[Part of a data file]
-=-=-=-=-

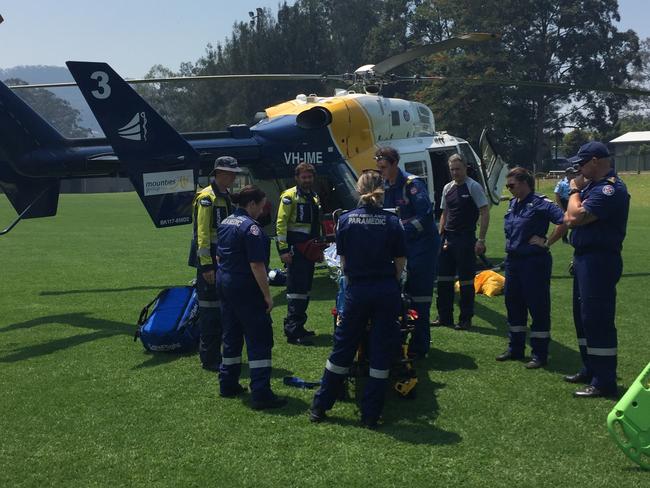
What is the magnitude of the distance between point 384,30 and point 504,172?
56.7 meters

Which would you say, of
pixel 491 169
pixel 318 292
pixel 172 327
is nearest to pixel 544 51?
pixel 491 169

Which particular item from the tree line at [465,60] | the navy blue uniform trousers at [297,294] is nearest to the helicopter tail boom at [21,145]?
the navy blue uniform trousers at [297,294]

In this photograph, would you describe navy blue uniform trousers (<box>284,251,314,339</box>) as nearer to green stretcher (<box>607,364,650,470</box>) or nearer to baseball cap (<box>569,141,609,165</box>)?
baseball cap (<box>569,141,609,165</box>)

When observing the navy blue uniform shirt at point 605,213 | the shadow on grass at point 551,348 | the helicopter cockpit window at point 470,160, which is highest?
the helicopter cockpit window at point 470,160

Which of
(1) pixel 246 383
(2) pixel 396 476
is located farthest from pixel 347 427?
(1) pixel 246 383

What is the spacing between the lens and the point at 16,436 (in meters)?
4.77

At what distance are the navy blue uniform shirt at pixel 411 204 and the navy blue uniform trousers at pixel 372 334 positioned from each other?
177cm

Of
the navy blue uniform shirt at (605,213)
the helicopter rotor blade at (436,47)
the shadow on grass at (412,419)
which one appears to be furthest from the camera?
the helicopter rotor blade at (436,47)

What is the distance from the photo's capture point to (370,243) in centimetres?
474

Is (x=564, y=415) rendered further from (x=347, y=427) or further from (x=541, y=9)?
(x=541, y=9)

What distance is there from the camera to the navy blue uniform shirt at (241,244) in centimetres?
516

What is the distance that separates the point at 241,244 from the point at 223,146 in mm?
4835

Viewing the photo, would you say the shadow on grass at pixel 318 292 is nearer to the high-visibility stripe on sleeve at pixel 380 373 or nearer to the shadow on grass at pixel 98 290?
the shadow on grass at pixel 98 290

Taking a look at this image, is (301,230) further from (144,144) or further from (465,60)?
(465,60)
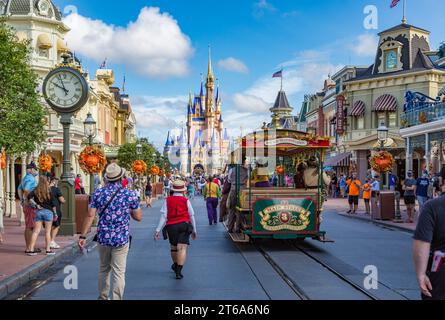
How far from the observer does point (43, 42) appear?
37.4 metres

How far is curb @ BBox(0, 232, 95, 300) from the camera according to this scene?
8760 mm

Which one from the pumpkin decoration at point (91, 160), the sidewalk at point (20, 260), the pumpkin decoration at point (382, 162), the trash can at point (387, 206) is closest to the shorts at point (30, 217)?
the sidewalk at point (20, 260)

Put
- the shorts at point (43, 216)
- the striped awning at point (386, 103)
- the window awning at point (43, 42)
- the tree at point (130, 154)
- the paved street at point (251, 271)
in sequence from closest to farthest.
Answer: the paved street at point (251, 271)
the shorts at point (43, 216)
the window awning at point (43, 42)
the striped awning at point (386, 103)
the tree at point (130, 154)

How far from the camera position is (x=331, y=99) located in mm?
54156

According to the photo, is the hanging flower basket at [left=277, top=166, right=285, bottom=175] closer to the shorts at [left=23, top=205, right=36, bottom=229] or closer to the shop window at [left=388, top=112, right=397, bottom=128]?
the shorts at [left=23, top=205, right=36, bottom=229]

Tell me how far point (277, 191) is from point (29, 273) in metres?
5.74

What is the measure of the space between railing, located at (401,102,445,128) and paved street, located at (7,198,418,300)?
39.3 feet

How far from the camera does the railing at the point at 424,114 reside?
87.8 feet

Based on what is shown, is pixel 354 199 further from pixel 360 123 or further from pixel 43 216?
pixel 360 123

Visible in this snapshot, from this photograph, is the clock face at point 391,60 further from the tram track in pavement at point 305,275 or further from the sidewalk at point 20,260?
the sidewalk at point 20,260

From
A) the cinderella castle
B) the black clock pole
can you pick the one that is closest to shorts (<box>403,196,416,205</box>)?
the black clock pole

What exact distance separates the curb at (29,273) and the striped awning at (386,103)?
33.5 meters

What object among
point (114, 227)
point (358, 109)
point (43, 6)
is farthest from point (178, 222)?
point (358, 109)
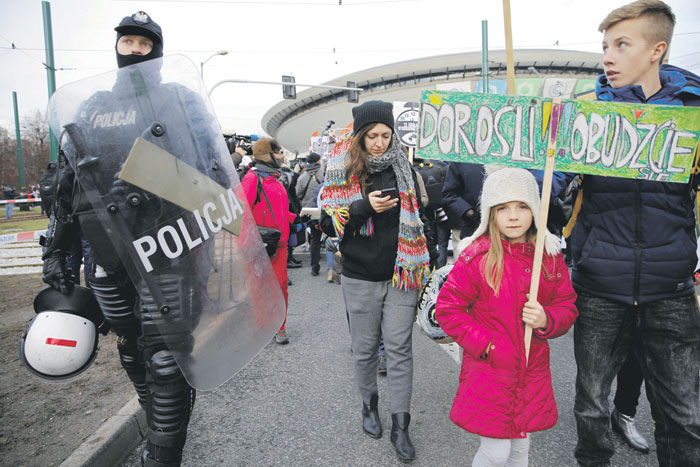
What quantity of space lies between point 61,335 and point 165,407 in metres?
0.55

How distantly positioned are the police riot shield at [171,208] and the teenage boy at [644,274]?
1.52m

-=-=-=-=-

Exercise brief
Update the lines above by replacing "police riot shield" with "protective shield" wherever it occurs and leaving everything else unchanged. Omit the pictures from your answer.

Response to this task
What is the magnitude of the distance between point 384,30 and point 504,172?
56.7 meters

Which would you say, of
pixel 491 169
pixel 318 292
pixel 172 327
is nearest to pixel 544 51?
pixel 491 169

Which particular item from the tree line at [465,60] | the navy blue uniform trousers at [297,294] is nearest to the helicopter tail boom at [21,145]?
the navy blue uniform trousers at [297,294]

In this photograph, would you describe navy blue uniform trousers (<box>284,251,314,339</box>) as nearer to green stretcher (<box>607,364,650,470</box>) or nearer to baseball cap (<box>569,141,609,165</box>)?
baseball cap (<box>569,141,609,165</box>)

When observing the navy blue uniform shirt at point 605,213 | the shadow on grass at point 551,348 | the helicopter cockpit window at point 470,160, which is highest?
the helicopter cockpit window at point 470,160

Which of
(1) pixel 246 383
(2) pixel 396 476
is located farthest from pixel 347 427?
(1) pixel 246 383

What is the spacing between the lens and the point at 16,436 (in meters)?
4.77

At what distance are the navy blue uniform shirt at pixel 411 204 and the navy blue uniform trousers at pixel 372 334 positioned from each other?
177cm

Of
the navy blue uniform shirt at (605,213)
the helicopter rotor blade at (436,47)
the shadow on grass at (412,419)
which one appears to be furthest from the camera?
the helicopter rotor blade at (436,47)

What is the distance from the photo's capture point to (370,243) in centimetres?
474

Is (x=564, y=415) rendered further from (x=347, y=427) or further from (x=541, y=9)?
(x=541, y=9)

What distance is there from the camera to the navy blue uniform shirt at (241,244) in centimetres?
516

What is the distance that separates the point at 241,244 from the point at 223,146 in mm?
4835

Viewing the photo, would you say the shadow on grass at pixel 318 292 is nearer to the high-visibility stripe on sleeve at pixel 380 373 or nearer to the shadow on grass at pixel 98 290?
the shadow on grass at pixel 98 290

Taking a look at this image, is (301,230) further from (144,144) or further from (465,60)?
(465,60)
How far from the observer does point (43, 42) appear?
37.4 metres

How far is curb @ BBox(0, 232, 95, 300) from the camera according to this scene?
8760 mm

Which one from the pumpkin decoration at point (91, 160), the sidewalk at point (20, 260), the pumpkin decoration at point (382, 162), the trash can at point (387, 206) is closest to the shorts at point (30, 217)?
the sidewalk at point (20, 260)

Put
- the shorts at point (43, 216)
- the striped awning at point (386, 103)
- the window awning at point (43, 42)
- the tree at point (130, 154)
- the paved street at point (251, 271)
in sequence from closest to farthest.
Answer: the paved street at point (251, 271)
the shorts at point (43, 216)
the window awning at point (43, 42)
the striped awning at point (386, 103)
the tree at point (130, 154)

How far from the camera position is (x=331, y=99) located in mm?
54156

According to the photo, is the hanging flower basket at [left=277, top=166, right=285, bottom=175] closer to the shorts at [left=23, top=205, right=36, bottom=229] or closer to the shop window at [left=388, top=112, right=397, bottom=128]?
the shorts at [left=23, top=205, right=36, bottom=229]

Tell me how far point (277, 191) is from point (29, 273) in metres?
5.74

What is the measure of the space between railing, located at (401,102,445,128) and paved street, located at (7,198,418,300)?
39.3 feet

How far from the camera does the railing at the point at 424,114 reside?
87.8 feet

Based on what is shown, is pixel 354 199 further from pixel 360 123 or further from pixel 43 216?
pixel 360 123

Visible in this snapshot, from this photograph, is the clock face at point 391,60 further from the tram track in pavement at point 305,275 or further from the sidewalk at point 20,260?
the sidewalk at point 20,260

From
A) the cinderella castle
B) the black clock pole
can you pick the one that is closest to shorts (<box>403,196,416,205</box>)?
the black clock pole

What exact distance separates the curb at (29,273) and the striped awning at (386,103)?
33.5 meters

What object among
point (114, 227)
point (358, 109)
point (43, 6)
is farthest from point (178, 222)?
point (358, 109)
What quantity of space lies between point 61,335 and point 165,407 in metres?
0.55

How distantly positioned are the protective shield at [171,208] and the teenage boy at [644,274]?
1.52m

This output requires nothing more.